- _Text shown_
Virginia to house Wyoming inmates

RICHMOND (AP) Wyoming inmates are due to be transferred within weeks to two Virginia prisons in the southwest corner of the state.

The transfer, part of a contract that could pay Virginia $18.5 million, could bring up to 300 Wyoming prisoners to the state over the next two years.

The Wyoming inmates will be held at the high-security Wallens Ridge State Prison in Wise County and the state’s new medium-security Pocahontas State Correctional Center in Tazewell County.

The contract runs to June 30, 2010, and is intended to ease chronic crowding at Wyoming’s state prisons, Melinda Brazil, spokeswoman for the Wyoming Department of Corrections, told the Richmond Times-Dispatch.

The Wyoming system has 1,823 inmates. About 350 are being housed in Oklahoma.

Virginia, too, has felt the strain of a crowded corrections system.

Last year, officials warned that the number of state prisoners projected to be added to the 33,300-inmate system would require the construction of one new 1,000-bed prison a year for the next six years.

Larry Traylor, spokesman for the Virginia Department of Corrections (DOC), said that forecast has not changed and “bed space is at a premium.”

“However, this is hopefully a short-term solution to meet current needs of the DOC and the state,” he said.

The alternative to contracting for out-of-state prisoners could be closing prisons and laying off employees, he said.

Inmates sent to Virginia could include those classified as high-security. Virginia has the final say on whom it accepts, Miss Brazil said.

- _Data segment_
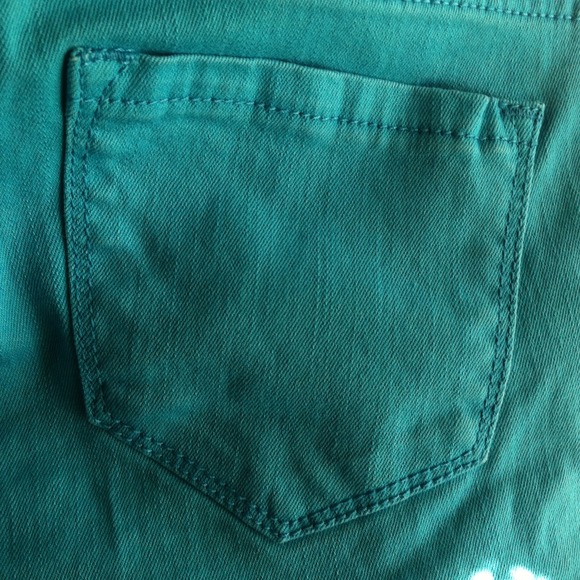 Light blue/ turquoise jeans - Picture 4 of 4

- _Assignment 1_
Answer these questions using the prison transfer article:
(a) Which two Virginia prisons will hold the Wyoming inmates?
(b) On what date does the contract end?
(c) About how many Wyoming inmates are being housed in Oklahoma?
- _Assignment 2_
Reproduce everything in the prison transfer article from "The contract runs" down to "housed in Oklahoma.".

- _Task output 1_
(a) Wallens Ridge State Prison in Wise County and Pocahontas State Correctional Center in Tazewell County
(b) June 30, 2010
(c) About 350

- _Task output 2_
The contract runs to June 30, 2010, and is intended to ease chronic crowding at Wyoming’s state prisons, Melinda Brazil, spokeswoman for the Wyoming Department of Corrections, told the Richmond Times-Dispatch.

The Wyoming system has 1,823 inmates. About 350 are being housed in Oklahoma.